How to Celebrate the Diversity of "Taste"

Posted by martin.parnell |
How to Celebrate the Diversity of "Taste"

In Britain, they say “You either love it or hate it, there’s no middle ground. Along with furry handcuffs and snow globes, jars of the stuff are on the list of things most frequently confiscated from hand luggage, at London City airport. In fact, the UK airport recently declared an “amnesty”.

According to The Guardian newspaper, “In an unusual move, London City Airport is offering travellers the chance to swap any jars exceeding the permitted 100ml size for a travel-friendly 70g miniature.”  I would point out, that the confiscated jars and their contents are not wasted. They are being donated to local charity Community Food Enterprises for distribution to smaller charities in local communities

I’m talking, of course, about Marmite. 

Personally, I love the stuff, especially spread on a grilled cheese sandwich.

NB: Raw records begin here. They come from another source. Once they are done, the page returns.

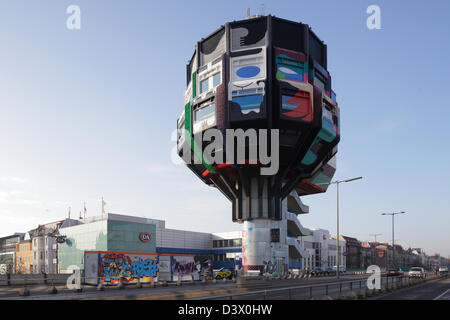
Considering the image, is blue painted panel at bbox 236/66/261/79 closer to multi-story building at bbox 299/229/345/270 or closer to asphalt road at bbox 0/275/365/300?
asphalt road at bbox 0/275/365/300

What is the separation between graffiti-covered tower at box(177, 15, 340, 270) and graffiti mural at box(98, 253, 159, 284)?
20559 mm

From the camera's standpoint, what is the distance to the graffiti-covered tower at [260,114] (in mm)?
56500

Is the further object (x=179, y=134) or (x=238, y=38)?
(x=179, y=134)

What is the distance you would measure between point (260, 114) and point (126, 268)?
83.5 feet

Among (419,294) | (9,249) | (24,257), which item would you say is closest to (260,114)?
(419,294)

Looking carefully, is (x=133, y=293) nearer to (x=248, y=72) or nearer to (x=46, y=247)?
(x=248, y=72)

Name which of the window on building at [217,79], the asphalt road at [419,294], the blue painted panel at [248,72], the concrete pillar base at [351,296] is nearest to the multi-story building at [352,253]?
the window on building at [217,79]

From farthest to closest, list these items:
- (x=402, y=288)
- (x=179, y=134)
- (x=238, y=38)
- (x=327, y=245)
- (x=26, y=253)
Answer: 1. (x=327, y=245)
2. (x=26, y=253)
3. (x=179, y=134)
4. (x=238, y=38)
5. (x=402, y=288)

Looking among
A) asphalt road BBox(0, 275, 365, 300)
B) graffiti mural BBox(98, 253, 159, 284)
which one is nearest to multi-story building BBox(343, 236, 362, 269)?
asphalt road BBox(0, 275, 365, 300)

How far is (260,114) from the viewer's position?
55031 mm

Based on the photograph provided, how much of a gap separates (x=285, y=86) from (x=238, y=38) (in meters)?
10.2
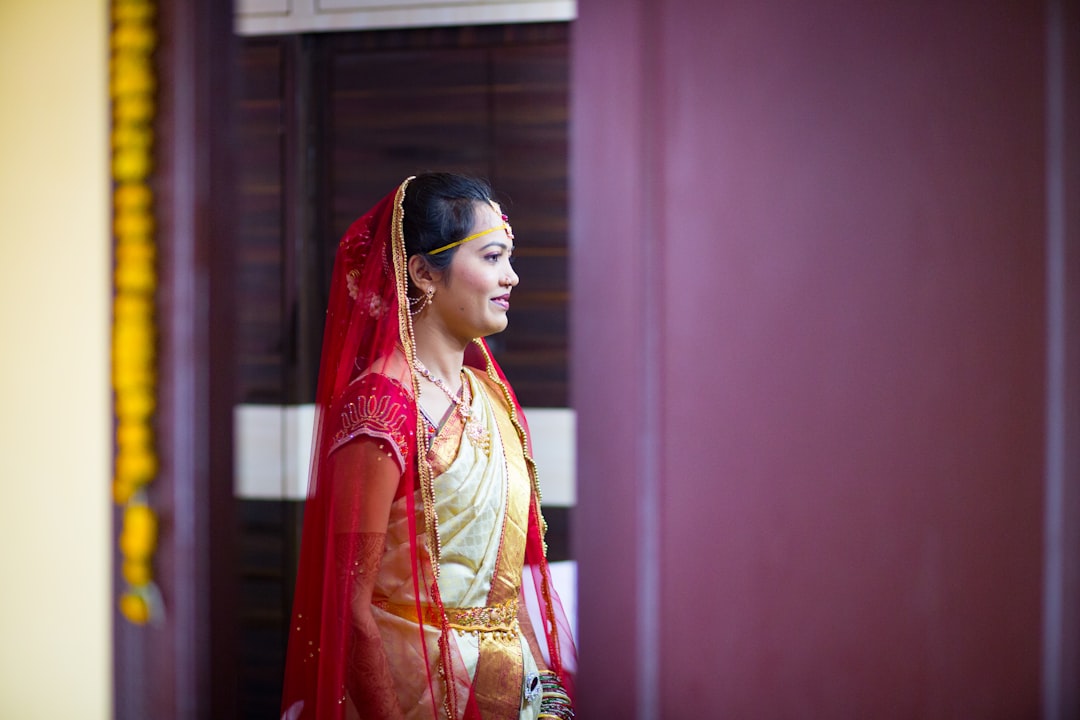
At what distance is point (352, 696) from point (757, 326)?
0.86 m

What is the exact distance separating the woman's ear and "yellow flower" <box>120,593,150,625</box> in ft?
2.25

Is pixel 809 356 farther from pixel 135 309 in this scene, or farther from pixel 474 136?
pixel 474 136

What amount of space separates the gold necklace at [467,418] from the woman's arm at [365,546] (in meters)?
0.17

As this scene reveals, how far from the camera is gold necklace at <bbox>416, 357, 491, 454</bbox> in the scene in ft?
4.84

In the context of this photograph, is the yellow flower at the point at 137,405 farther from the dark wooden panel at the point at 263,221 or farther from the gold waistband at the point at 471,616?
the dark wooden panel at the point at 263,221

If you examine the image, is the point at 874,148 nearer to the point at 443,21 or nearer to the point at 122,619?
the point at 122,619

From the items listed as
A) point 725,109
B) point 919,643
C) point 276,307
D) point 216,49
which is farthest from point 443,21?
point 919,643

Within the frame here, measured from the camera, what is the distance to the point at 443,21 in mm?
2342

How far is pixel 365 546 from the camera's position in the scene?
52.1 inches

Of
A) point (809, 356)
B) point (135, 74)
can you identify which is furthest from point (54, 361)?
point (809, 356)

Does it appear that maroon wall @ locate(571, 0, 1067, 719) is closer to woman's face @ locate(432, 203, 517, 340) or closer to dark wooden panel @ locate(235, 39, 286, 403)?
woman's face @ locate(432, 203, 517, 340)

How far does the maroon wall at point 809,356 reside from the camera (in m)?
0.95

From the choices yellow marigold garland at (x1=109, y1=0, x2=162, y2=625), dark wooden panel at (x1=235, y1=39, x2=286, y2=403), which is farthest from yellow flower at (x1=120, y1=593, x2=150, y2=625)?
dark wooden panel at (x1=235, y1=39, x2=286, y2=403)

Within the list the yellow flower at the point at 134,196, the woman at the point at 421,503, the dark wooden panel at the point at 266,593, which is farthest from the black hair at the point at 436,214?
the dark wooden panel at the point at 266,593
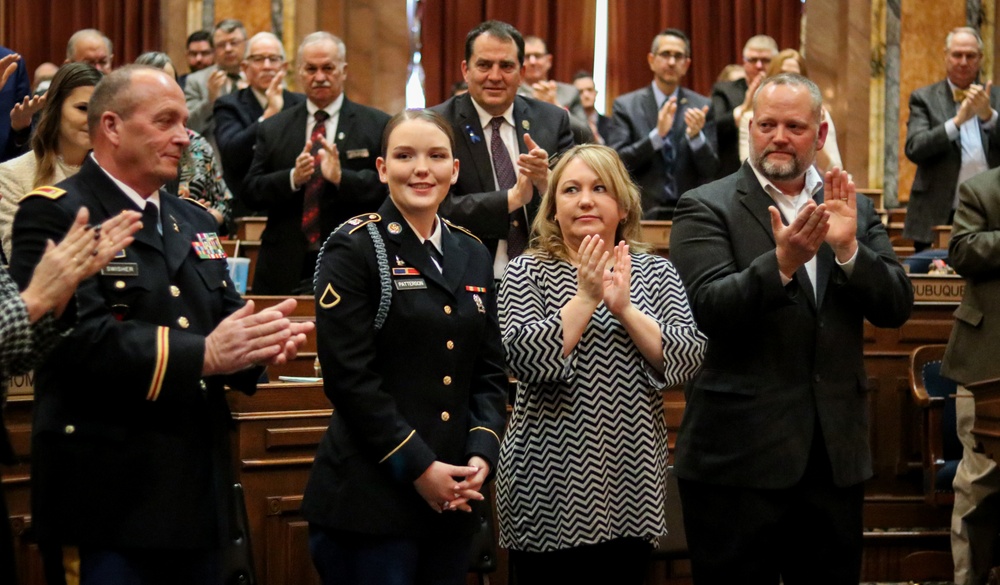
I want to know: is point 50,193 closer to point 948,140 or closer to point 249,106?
point 249,106

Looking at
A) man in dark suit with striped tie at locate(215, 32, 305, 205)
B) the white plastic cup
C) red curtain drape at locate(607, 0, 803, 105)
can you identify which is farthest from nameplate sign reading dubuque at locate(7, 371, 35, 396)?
red curtain drape at locate(607, 0, 803, 105)

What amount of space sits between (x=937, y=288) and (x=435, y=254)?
3028 mm

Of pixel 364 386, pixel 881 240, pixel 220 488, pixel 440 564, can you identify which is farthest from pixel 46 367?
pixel 881 240

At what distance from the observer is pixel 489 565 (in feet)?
11.4

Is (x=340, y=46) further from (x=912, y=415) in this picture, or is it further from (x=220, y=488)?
(x=220, y=488)

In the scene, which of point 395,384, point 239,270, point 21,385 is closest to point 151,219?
point 395,384

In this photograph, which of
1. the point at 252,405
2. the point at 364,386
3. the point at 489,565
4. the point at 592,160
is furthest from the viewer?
the point at 252,405

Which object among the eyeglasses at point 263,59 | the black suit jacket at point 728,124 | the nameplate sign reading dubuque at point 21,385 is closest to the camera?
the nameplate sign reading dubuque at point 21,385

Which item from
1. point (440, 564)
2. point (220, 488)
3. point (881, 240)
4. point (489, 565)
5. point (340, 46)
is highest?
point (340, 46)

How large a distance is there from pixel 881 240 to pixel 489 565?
1.31m

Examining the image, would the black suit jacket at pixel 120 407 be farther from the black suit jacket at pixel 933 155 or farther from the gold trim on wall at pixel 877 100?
the gold trim on wall at pixel 877 100

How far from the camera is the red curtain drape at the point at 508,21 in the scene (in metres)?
9.09

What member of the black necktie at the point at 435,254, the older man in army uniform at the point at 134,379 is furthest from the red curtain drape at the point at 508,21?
the older man in army uniform at the point at 134,379

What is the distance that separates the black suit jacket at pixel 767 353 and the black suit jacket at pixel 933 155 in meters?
3.64
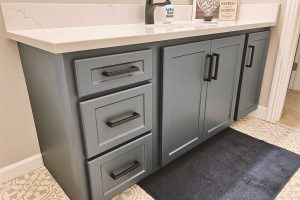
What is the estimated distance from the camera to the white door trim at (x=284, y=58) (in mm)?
1690

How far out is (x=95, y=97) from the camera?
90 centimetres

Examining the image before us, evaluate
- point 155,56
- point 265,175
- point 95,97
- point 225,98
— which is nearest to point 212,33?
point 155,56

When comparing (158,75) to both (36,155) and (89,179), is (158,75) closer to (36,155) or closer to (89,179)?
(89,179)

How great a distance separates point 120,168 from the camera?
1.10 metres

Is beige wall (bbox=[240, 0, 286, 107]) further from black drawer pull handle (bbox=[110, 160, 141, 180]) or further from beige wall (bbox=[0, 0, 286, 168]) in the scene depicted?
black drawer pull handle (bbox=[110, 160, 141, 180])

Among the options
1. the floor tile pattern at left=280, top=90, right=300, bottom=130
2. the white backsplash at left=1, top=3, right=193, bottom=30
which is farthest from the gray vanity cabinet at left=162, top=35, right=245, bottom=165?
the floor tile pattern at left=280, top=90, right=300, bottom=130

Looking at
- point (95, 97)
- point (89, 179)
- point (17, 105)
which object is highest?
point (95, 97)

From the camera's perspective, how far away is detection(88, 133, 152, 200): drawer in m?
1.01

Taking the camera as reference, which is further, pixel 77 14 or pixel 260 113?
pixel 260 113

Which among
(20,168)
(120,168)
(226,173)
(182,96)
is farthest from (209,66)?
(20,168)

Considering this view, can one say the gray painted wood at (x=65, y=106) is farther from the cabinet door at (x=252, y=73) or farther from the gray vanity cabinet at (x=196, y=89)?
the cabinet door at (x=252, y=73)

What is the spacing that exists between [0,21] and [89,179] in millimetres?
850

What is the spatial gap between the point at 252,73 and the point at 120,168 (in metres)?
1.30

Along with my three sisters and two brothers, I was brought up with it being a constant in our lives and we all took to it, from an early age. 

But, it’s all a matter of taste and I admit it is an acquired one. 

“Taste” is a word we apply in all sorts of circumstances. Not only do we refer to having a taste in food, but also in  how we take our coffee, the way we dress, the books we read, the art we appreciate, the people whose company we enjoy, the list goes on. 

But, much as we can be quite specific in our taste for certain things, we also have to learn to be tolerant of the taste of others and the choices they make. 

It’s fortunate if you find a partner, whether personally or in business, who shares some of your tastes, but it’s also good to have some diversity. It broadens your outlook, can introduce you to new ideas and concepts and encourages you to explore areas you might not, otherwise have thought about. 

They say opposites attract and that can often be true. Take, for example, the case of film icon, Marilyn Monroe and intellectual playwright, Arthur Miller. Surely you could not find a more unlikely match. They met when during her filming ‘As Young As You Feel’ in 1951. He had made the trip west with friend and director, Elia Kazen, who was under contract with Fox and had some business with the studios.

Marilyn’s acting coach, Natasha Lytess recalled Marilyn telling her “It was like running into a tree! You know, like a cool drink when you’ve got a fever.”  Marilyn and Arthur married in 1956. Sadly, the marriage didn’t last, but that initial attraction was a force to be reckoned with and they both found some common ground that initially brought them together. 

You may not enjoy the same movies, you may not have the same approach to business practices, but it’s important to realize that diversity can be a valuable asset and open you up to a whole new world of ideas and relationships. 

So, if you’ve never tasted Marmite, why not give it a go?